<<<<

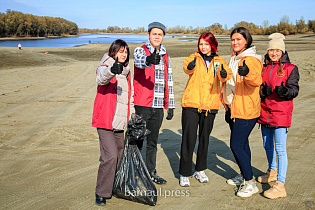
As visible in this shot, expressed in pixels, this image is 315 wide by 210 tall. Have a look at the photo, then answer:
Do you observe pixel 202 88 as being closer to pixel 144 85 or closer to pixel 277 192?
pixel 144 85

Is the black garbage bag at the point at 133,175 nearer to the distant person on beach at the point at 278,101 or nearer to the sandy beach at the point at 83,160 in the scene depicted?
the sandy beach at the point at 83,160

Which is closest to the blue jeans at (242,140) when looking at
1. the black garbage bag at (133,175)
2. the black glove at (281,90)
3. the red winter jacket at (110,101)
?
the black glove at (281,90)

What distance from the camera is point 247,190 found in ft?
13.3

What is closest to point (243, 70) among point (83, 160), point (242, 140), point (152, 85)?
point (242, 140)

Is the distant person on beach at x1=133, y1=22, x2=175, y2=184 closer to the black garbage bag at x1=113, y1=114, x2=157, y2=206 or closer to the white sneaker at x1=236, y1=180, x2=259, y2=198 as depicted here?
the black garbage bag at x1=113, y1=114, x2=157, y2=206

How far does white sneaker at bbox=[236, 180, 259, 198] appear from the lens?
158 inches

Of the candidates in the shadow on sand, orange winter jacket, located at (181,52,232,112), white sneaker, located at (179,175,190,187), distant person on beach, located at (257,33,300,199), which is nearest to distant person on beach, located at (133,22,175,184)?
orange winter jacket, located at (181,52,232,112)

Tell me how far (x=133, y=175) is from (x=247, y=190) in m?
1.51

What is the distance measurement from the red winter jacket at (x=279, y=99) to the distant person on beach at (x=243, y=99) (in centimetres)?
17

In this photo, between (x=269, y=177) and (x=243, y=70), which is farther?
(x=269, y=177)

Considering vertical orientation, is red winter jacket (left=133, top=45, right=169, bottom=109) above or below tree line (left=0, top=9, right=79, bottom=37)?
below

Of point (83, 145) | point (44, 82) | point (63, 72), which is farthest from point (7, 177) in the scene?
point (63, 72)

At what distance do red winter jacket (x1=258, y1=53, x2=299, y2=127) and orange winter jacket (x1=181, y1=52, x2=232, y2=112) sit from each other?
0.65 metres

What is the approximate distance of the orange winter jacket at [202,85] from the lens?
409cm
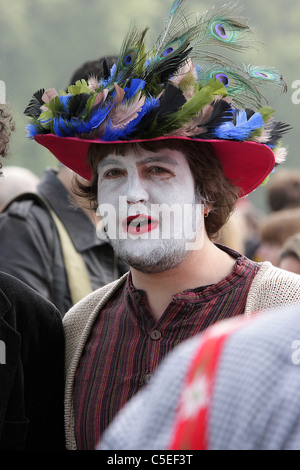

>>>>

• Do this: Copy the data above verbatim, omitting the pictures.

• Expected answer:
As visible in this shot, expressed in pixels, this image is 315 wide by 210 tall. Have a look at the photo, then answer:
Do you observe pixel 202 88 as being closer to pixel 144 85 or closer to pixel 277 192?
pixel 144 85

Is the black garbage bag at the point at 133,175 nearer to the distant person on beach at the point at 278,101 or nearer to the sandy beach at the point at 83,160 in the scene depicted?
the sandy beach at the point at 83,160

Which is closest to the blue jeans at (242,140) when looking at
1. the black garbage bag at (133,175)
2. the black glove at (281,90)
3. the red winter jacket at (110,101)
?
the black glove at (281,90)

What distance from the camera is point 247,190 found in ft?
13.3

What is closest to point (243, 70) among point (83, 160), point (242, 140), point (152, 85)?
point (242, 140)

Is the distant person on beach at x1=133, y1=22, x2=175, y2=184 closer to the black garbage bag at x1=113, y1=114, x2=157, y2=206 or closer to the white sneaker at x1=236, y1=180, x2=259, y2=198 as depicted here?
the black garbage bag at x1=113, y1=114, x2=157, y2=206

How far does white sneaker at bbox=[236, 180, 259, 198] appear from the lens?
158 inches

Of the candidates in the shadow on sand, orange winter jacket, located at (181,52,232,112), white sneaker, located at (179,175,190,187), distant person on beach, located at (257,33,300,199), which is nearest to distant person on beach, located at (133,22,175,184)?
orange winter jacket, located at (181,52,232,112)

Tell me how far (x=133, y=175) is from (x=247, y=190) in m?
1.51

What is the distance measurement from the red winter jacket at (x=279, y=99) to the distant person on beach at (x=243, y=99) (in centimetres)?
17

In this photo, between (x=269, y=177) and (x=243, y=70), which is farther?
(x=269, y=177)

Considering vertical orientation, is red winter jacket (left=133, top=45, right=169, bottom=109) above or below tree line (left=0, top=9, right=79, bottom=37)?
below

Of point (83, 145) | point (44, 82) | point (63, 72), which is farthest from point (7, 177) in the scene?
point (63, 72)

At what distance do red winter jacket (x1=258, y1=53, x2=299, y2=127) and orange winter jacket (x1=181, y1=52, x2=232, y2=112) sit from each other?
0.65 metres

What is the approximate distance of the orange winter jacket at [202,85] from the lens?
409cm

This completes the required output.